What s prepress and why do we have it
Many companies and indeed, ‘professionals’ have not a clue what prepress is. Photographers think it’s all about them, printers consider it a irrelevant the bit at the start of the print process, management think it’s the bit where the designers work.
The truth is it that pre press departments play a vital roll in most print business.

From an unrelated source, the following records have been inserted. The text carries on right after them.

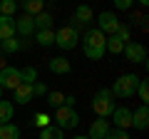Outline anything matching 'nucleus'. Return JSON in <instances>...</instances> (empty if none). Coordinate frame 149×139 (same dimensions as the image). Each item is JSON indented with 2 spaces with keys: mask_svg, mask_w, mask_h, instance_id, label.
I'll return each mask as SVG.
<instances>
[{
  "mask_svg": "<svg viewBox=\"0 0 149 139\" xmlns=\"http://www.w3.org/2000/svg\"><path fill=\"white\" fill-rule=\"evenodd\" d=\"M104 42H107V35L102 30H87L85 40H82V50H85V57L87 60H102L104 57Z\"/></svg>",
  "mask_w": 149,
  "mask_h": 139,
  "instance_id": "nucleus-1",
  "label": "nucleus"
},
{
  "mask_svg": "<svg viewBox=\"0 0 149 139\" xmlns=\"http://www.w3.org/2000/svg\"><path fill=\"white\" fill-rule=\"evenodd\" d=\"M92 112L97 114L100 119H107L112 112H114V95H112L109 90H100L95 92V97H92Z\"/></svg>",
  "mask_w": 149,
  "mask_h": 139,
  "instance_id": "nucleus-2",
  "label": "nucleus"
},
{
  "mask_svg": "<svg viewBox=\"0 0 149 139\" xmlns=\"http://www.w3.org/2000/svg\"><path fill=\"white\" fill-rule=\"evenodd\" d=\"M142 77L132 75V72H127V75H122L119 80H114V87H112V95L119 97V99H129V97H134V92H137V85Z\"/></svg>",
  "mask_w": 149,
  "mask_h": 139,
  "instance_id": "nucleus-3",
  "label": "nucleus"
},
{
  "mask_svg": "<svg viewBox=\"0 0 149 139\" xmlns=\"http://www.w3.org/2000/svg\"><path fill=\"white\" fill-rule=\"evenodd\" d=\"M80 124V114L74 112L72 107L62 104V107H55V127L60 129H74Z\"/></svg>",
  "mask_w": 149,
  "mask_h": 139,
  "instance_id": "nucleus-4",
  "label": "nucleus"
},
{
  "mask_svg": "<svg viewBox=\"0 0 149 139\" xmlns=\"http://www.w3.org/2000/svg\"><path fill=\"white\" fill-rule=\"evenodd\" d=\"M77 42H80V32L74 30L72 25H65V27H60L55 32V45L62 47V50H72Z\"/></svg>",
  "mask_w": 149,
  "mask_h": 139,
  "instance_id": "nucleus-5",
  "label": "nucleus"
},
{
  "mask_svg": "<svg viewBox=\"0 0 149 139\" xmlns=\"http://www.w3.org/2000/svg\"><path fill=\"white\" fill-rule=\"evenodd\" d=\"M122 55L132 65H147V47L142 42H127L124 50H122Z\"/></svg>",
  "mask_w": 149,
  "mask_h": 139,
  "instance_id": "nucleus-6",
  "label": "nucleus"
},
{
  "mask_svg": "<svg viewBox=\"0 0 149 139\" xmlns=\"http://www.w3.org/2000/svg\"><path fill=\"white\" fill-rule=\"evenodd\" d=\"M20 82H22V72L17 67H10L8 65V67L0 70V87L3 90H15Z\"/></svg>",
  "mask_w": 149,
  "mask_h": 139,
  "instance_id": "nucleus-7",
  "label": "nucleus"
},
{
  "mask_svg": "<svg viewBox=\"0 0 149 139\" xmlns=\"http://www.w3.org/2000/svg\"><path fill=\"white\" fill-rule=\"evenodd\" d=\"M117 27H119V17L114 15V13L104 10V13H100V15H97V30H102L104 35H114V32H117Z\"/></svg>",
  "mask_w": 149,
  "mask_h": 139,
  "instance_id": "nucleus-8",
  "label": "nucleus"
},
{
  "mask_svg": "<svg viewBox=\"0 0 149 139\" xmlns=\"http://www.w3.org/2000/svg\"><path fill=\"white\" fill-rule=\"evenodd\" d=\"M109 117L114 119V127L117 129H129L132 127V109L129 107H114V112Z\"/></svg>",
  "mask_w": 149,
  "mask_h": 139,
  "instance_id": "nucleus-9",
  "label": "nucleus"
},
{
  "mask_svg": "<svg viewBox=\"0 0 149 139\" xmlns=\"http://www.w3.org/2000/svg\"><path fill=\"white\" fill-rule=\"evenodd\" d=\"M72 27L77 30L80 25H87V22H92L95 20V13H92V8L90 5H77L74 8V15H72Z\"/></svg>",
  "mask_w": 149,
  "mask_h": 139,
  "instance_id": "nucleus-10",
  "label": "nucleus"
},
{
  "mask_svg": "<svg viewBox=\"0 0 149 139\" xmlns=\"http://www.w3.org/2000/svg\"><path fill=\"white\" fill-rule=\"evenodd\" d=\"M132 127L139 129V132H144V129L149 127V109H147V104H142V107H137L132 112Z\"/></svg>",
  "mask_w": 149,
  "mask_h": 139,
  "instance_id": "nucleus-11",
  "label": "nucleus"
},
{
  "mask_svg": "<svg viewBox=\"0 0 149 139\" xmlns=\"http://www.w3.org/2000/svg\"><path fill=\"white\" fill-rule=\"evenodd\" d=\"M15 32H20L22 38H30L32 32H35L32 15H20V17H15Z\"/></svg>",
  "mask_w": 149,
  "mask_h": 139,
  "instance_id": "nucleus-12",
  "label": "nucleus"
},
{
  "mask_svg": "<svg viewBox=\"0 0 149 139\" xmlns=\"http://www.w3.org/2000/svg\"><path fill=\"white\" fill-rule=\"evenodd\" d=\"M47 67H50V72H52V75H70L72 65H70L67 57H62V55H60V57H52V60H50Z\"/></svg>",
  "mask_w": 149,
  "mask_h": 139,
  "instance_id": "nucleus-13",
  "label": "nucleus"
},
{
  "mask_svg": "<svg viewBox=\"0 0 149 139\" xmlns=\"http://www.w3.org/2000/svg\"><path fill=\"white\" fill-rule=\"evenodd\" d=\"M13 95H15L17 104H27V102L35 97V95H32V85H30V82H20V85L13 90Z\"/></svg>",
  "mask_w": 149,
  "mask_h": 139,
  "instance_id": "nucleus-14",
  "label": "nucleus"
},
{
  "mask_svg": "<svg viewBox=\"0 0 149 139\" xmlns=\"http://www.w3.org/2000/svg\"><path fill=\"white\" fill-rule=\"evenodd\" d=\"M10 38H15V17L0 15V42Z\"/></svg>",
  "mask_w": 149,
  "mask_h": 139,
  "instance_id": "nucleus-15",
  "label": "nucleus"
},
{
  "mask_svg": "<svg viewBox=\"0 0 149 139\" xmlns=\"http://www.w3.org/2000/svg\"><path fill=\"white\" fill-rule=\"evenodd\" d=\"M107 132H109L107 119H95V122L90 124V134H87V137H90V139H104Z\"/></svg>",
  "mask_w": 149,
  "mask_h": 139,
  "instance_id": "nucleus-16",
  "label": "nucleus"
},
{
  "mask_svg": "<svg viewBox=\"0 0 149 139\" xmlns=\"http://www.w3.org/2000/svg\"><path fill=\"white\" fill-rule=\"evenodd\" d=\"M52 20L55 17L50 15V13H37L35 17H32V22H35V30H52Z\"/></svg>",
  "mask_w": 149,
  "mask_h": 139,
  "instance_id": "nucleus-17",
  "label": "nucleus"
},
{
  "mask_svg": "<svg viewBox=\"0 0 149 139\" xmlns=\"http://www.w3.org/2000/svg\"><path fill=\"white\" fill-rule=\"evenodd\" d=\"M35 42L40 45V47L55 45V30H35Z\"/></svg>",
  "mask_w": 149,
  "mask_h": 139,
  "instance_id": "nucleus-18",
  "label": "nucleus"
},
{
  "mask_svg": "<svg viewBox=\"0 0 149 139\" xmlns=\"http://www.w3.org/2000/svg\"><path fill=\"white\" fill-rule=\"evenodd\" d=\"M20 5H22V10H25V15H32V17H35L37 13L45 10V0H22Z\"/></svg>",
  "mask_w": 149,
  "mask_h": 139,
  "instance_id": "nucleus-19",
  "label": "nucleus"
},
{
  "mask_svg": "<svg viewBox=\"0 0 149 139\" xmlns=\"http://www.w3.org/2000/svg\"><path fill=\"white\" fill-rule=\"evenodd\" d=\"M104 50H107V52H112V55H122L124 42L117 38V35H109V38H107V42H104Z\"/></svg>",
  "mask_w": 149,
  "mask_h": 139,
  "instance_id": "nucleus-20",
  "label": "nucleus"
},
{
  "mask_svg": "<svg viewBox=\"0 0 149 139\" xmlns=\"http://www.w3.org/2000/svg\"><path fill=\"white\" fill-rule=\"evenodd\" d=\"M0 139H20V129H17L13 122L0 124Z\"/></svg>",
  "mask_w": 149,
  "mask_h": 139,
  "instance_id": "nucleus-21",
  "label": "nucleus"
},
{
  "mask_svg": "<svg viewBox=\"0 0 149 139\" xmlns=\"http://www.w3.org/2000/svg\"><path fill=\"white\" fill-rule=\"evenodd\" d=\"M40 139H65V137H62V129H60V127L47 124V127L40 129Z\"/></svg>",
  "mask_w": 149,
  "mask_h": 139,
  "instance_id": "nucleus-22",
  "label": "nucleus"
},
{
  "mask_svg": "<svg viewBox=\"0 0 149 139\" xmlns=\"http://www.w3.org/2000/svg\"><path fill=\"white\" fill-rule=\"evenodd\" d=\"M13 119V102L10 99H0V122L5 124Z\"/></svg>",
  "mask_w": 149,
  "mask_h": 139,
  "instance_id": "nucleus-23",
  "label": "nucleus"
},
{
  "mask_svg": "<svg viewBox=\"0 0 149 139\" xmlns=\"http://www.w3.org/2000/svg\"><path fill=\"white\" fill-rule=\"evenodd\" d=\"M15 13H17V3L15 0H0V15L15 17Z\"/></svg>",
  "mask_w": 149,
  "mask_h": 139,
  "instance_id": "nucleus-24",
  "label": "nucleus"
},
{
  "mask_svg": "<svg viewBox=\"0 0 149 139\" xmlns=\"http://www.w3.org/2000/svg\"><path fill=\"white\" fill-rule=\"evenodd\" d=\"M134 95L142 99V104H147V102H149V82H147V80H139L137 92H134Z\"/></svg>",
  "mask_w": 149,
  "mask_h": 139,
  "instance_id": "nucleus-25",
  "label": "nucleus"
},
{
  "mask_svg": "<svg viewBox=\"0 0 149 139\" xmlns=\"http://www.w3.org/2000/svg\"><path fill=\"white\" fill-rule=\"evenodd\" d=\"M114 35H117L124 45L132 42V40H129V38H132V27H129V25H122V22H119V27H117V32H114Z\"/></svg>",
  "mask_w": 149,
  "mask_h": 139,
  "instance_id": "nucleus-26",
  "label": "nucleus"
},
{
  "mask_svg": "<svg viewBox=\"0 0 149 139\" xmlns=\"http://www.w3.org/2000/svg\"><path fill=\"white\" fill-rule=\"evenodd\" d=\"M47 102H50V107H62L65 104V95L62 92H47Z\"/></svg>",
  "mask_w": 149,
  "mask_h": 139,
  "instance_id": "nucleus-27",
  "label": "nucleus"
},
{
  "mask_svg": "<svg viewBox=\"0 0 149 139\" xmlns=\"http://www.w3.org/2000/svg\"><path fill=\"white\" fill-rule=\"evenodd\" d=\"M0 47H3V50H5V52H17V50H20L22 47V45H20V40H15V38H10V40H3V42H0Z\"/></svg>",
  "mask_w": 149,
  "mask_h": 139,
  "instance_id": "nucleus-28",
  "label": "nucleus"
},
{
  "mask_svg": "<svg viewBox=\"0 0 149 139\" xmlns=\"http://www.w3.org/2000/svg\"><path fill=\"white\" fill-rule=\"evenodd\" d=\"M50 119H52V117H50L47 112H37L35 117H32V124H35V127H40V129H42V127H47V124H50Z\"/></svg>",
  "mask_w": 149,
  "mask_h": 139,
  "instance_id": "nucleus-29",
  "label": "nucleus"
},
{
  "mask_svg": "<svg viewBox=\"0 0 149 139\" xmlns=\"http://www.w3.org/2000/svg\"><path fill=\"white\" fill-rule=\"evenodd\" d=\"M20 72H22V82H30L32 85V82L37 80V67H32V65L25 67V70H20Z\"/></svg>",
  "mask_w": 149,
  "mask_h": 139,
  "instance_id": "nucleus-30",
  "label": "nucleus"
},
{
  "mask_svg": "<svg viewBox=\"0 0 149 139\" xmlns=\"http://www.w3.org/2000/svg\"><path fill=\"white\" fill-rule=\"evenodd\" d=\"M104 139H129V134H127V129H109V132H107V137Z\"/></svg>",
  "mask_w": 149,
  "mask_h": 139,
  "instance_id": "nucleus-31",
  "label": "nucleus"
},
{
  "mask_svg": "<svg viewBox=\"0 0 149 139\" xmlns=\"http://www.w3.org/2000/svg\"><path fill=\"white\" fill-rule=\"evenodd\" d=\"M114 8H117V10H132L134 0H114Z\"/></svg>",
  "mask_w": 149,
  "mask_h": 139,
  "instance_id": "nucleus-32",
  "label": "nucleus"
},
{
  "mask_svg": "<svg viewBox=\"0 0 149 139\" xmlns=\"http://www.w3.org/2000/svg\"><path fill=\"white\" fill-rule=\"evenodd\" d=\"M32 95H47V87L42 82H32Z\"/></svg>",
  "mask_w": 149,
  "mask_h": 139,
  "instance_id": "nucleus-33",
  "label": "nucleus"
},
{
  "mask_svg": "<svg viewBox=\"0 0 149 139\" xmlns=\"http://www.w3.org/2000/svg\"><path fill=\"white\" fill-rule=\"evenodd\" d=\"M74 102H77V99H74V95H65V104H67V107L74 109Z\"/></svg>",
  "mask_w": 149,
  "mask_h": 139,
  "instance_id": "nucleus-34",
  "label": "nucleus"
},
{
  "mask_svg": "<svg viewBox=\"0 0 149 139\" xmlns=\"http://www.w3.org/2000/svg\"><path fill=\"white\" fill-rule=\"evenodd\" d=\"M3 67H8V65H5V60H3V57H0V70H3Z\"/></svg>",
  "mask_w": 149,
  "mask_h": 139,
  "instance_id": "nucleus-35",
  "label": "nucleus"
},
{
  "mask_svg": "<svg viewBox=\"0 0 149 139\" xmlns=\"http://www.w3.org/2000/svg\"><path fill=\"white\" fill-rule=\"evenodd\" d=\"M137 3L139 5H149V0H137Z\"/></svg>",
  "mask_w": 149,
  "mask_h": 139,
  "instance_id": "nucleus-36",
  "label": "nucleus"
},
{
  "mask_svg": "<svg viewBox=\"0 0 149 139\" xmlns=\"http://www.w3.org/2000/svg\"><path fill=\"white\" fill-rule=\"evenodd\" d=\"M72 139H90V137H72Z\"/></svg>",
  "mask_w": 149,
  "mask_h": 139,
  "instance_id": "nucleus-37",
  "label": "nucleus"
},
{
  "mask_svg": "<svg viewBox=\"0 0 149 139\" xmlns=\"http://www.w3.org/2000/svg\"><path fill=\"white\" fill-rule=\"evenodd\" d=\"M0 95H3V87H0Z\"/></svg>",
  "mask_w": 149,
  "mask_h": 139,
  "instance_id": "nucleus-38",
  "label": "nucleus"
},
{
  "mask_svg": "<svg viewBox=\"0 0 149 139\" xmlns=\"http://www.w3.org/2000/svg\"><path fill=\"white\" fill-rule=\"evenodd\" d=\"M0 124H3V122H0Z\"/></svg>",
  "mask_w": 149,
  "mask_h": 139,
  "instance_id": "nucleus-39",
  "label": "nucleus"
},
{
  "mask_svg": "<svg viewBox=\"0 0 149 139\" xmlns=\"http://www.w3.org/2000/svg\"><path fill=\"white\" fill-rule=\"evenodd\" d=\"M0 50H3V47H0Z\"/></svg>",
  "mask_w": 149,
  "mask_h": 139,
  "instance_id": "nucleus-40",
  "label": "nucleus"
}]
</instances>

Prepress denotes the procedure of ensuring digital files correct and ready for printing. This encompasses all necessary steps to guarantee that a design, document, or image is properly formatted and optimized prior to being sent to the printing press. It represents the crucial phase that occurs before ink is applied to paper and serves as the final checklist before production. It identifies errors and confirms that the design is printed precisely as intended.
What Pre Press do
Prepress tasks differ based on the complexity of the file and the printing method employed. Flight checking now indicates that operators no longer need to manually verify each file. The advent of PDF technology almost ensures a flawless print job every time, provided that the designer adheres to fundamental guidelines. Below is a concise summary of typical errors in submitted files that a prepress operator should be vigilant about. Correct dimensions. Ensure that the file has been saved accurately.
- Review files to foresee and rectify any common issues that may hinder the document from printing as intended.
- Verify fonts to confirm they are embedded and will print correctly.
- Check for bleed requirements.
- Ascertain whether the job necessitates spot colour.
- Ensure graphics are in the appropriate format and convert RGB files to CMYK, which is the standard format for printing full-color documents on a printing press.
- Trapping and knockout. Adjust the trapping, which involves overlapping certain colors to avoid gaps where colors meet in a layout.
- Establish the imposition of the file. In the case of brochures and magazines this means arranging pages in the correct sequence for printing. It is typical to print four, eight, 16, or even more pages on a single large sheet of paper that is subsequently trimmed and sometimes folded into a single unit.
- Generate color digital or soft proofs as requested.
- Confirm with customer to go to print or make amendments to file.
What pre press don’t do
It is not the job of a Prepress department normally to check spelling, improve images or make tweaks. This is a responsibility of the person who supplied the files. More often than not those who send in Word files cause the biggest problems. We are finding that because Abobe products are overpriced and complicated many companies are switching the other programs, which again bring there own set of problems.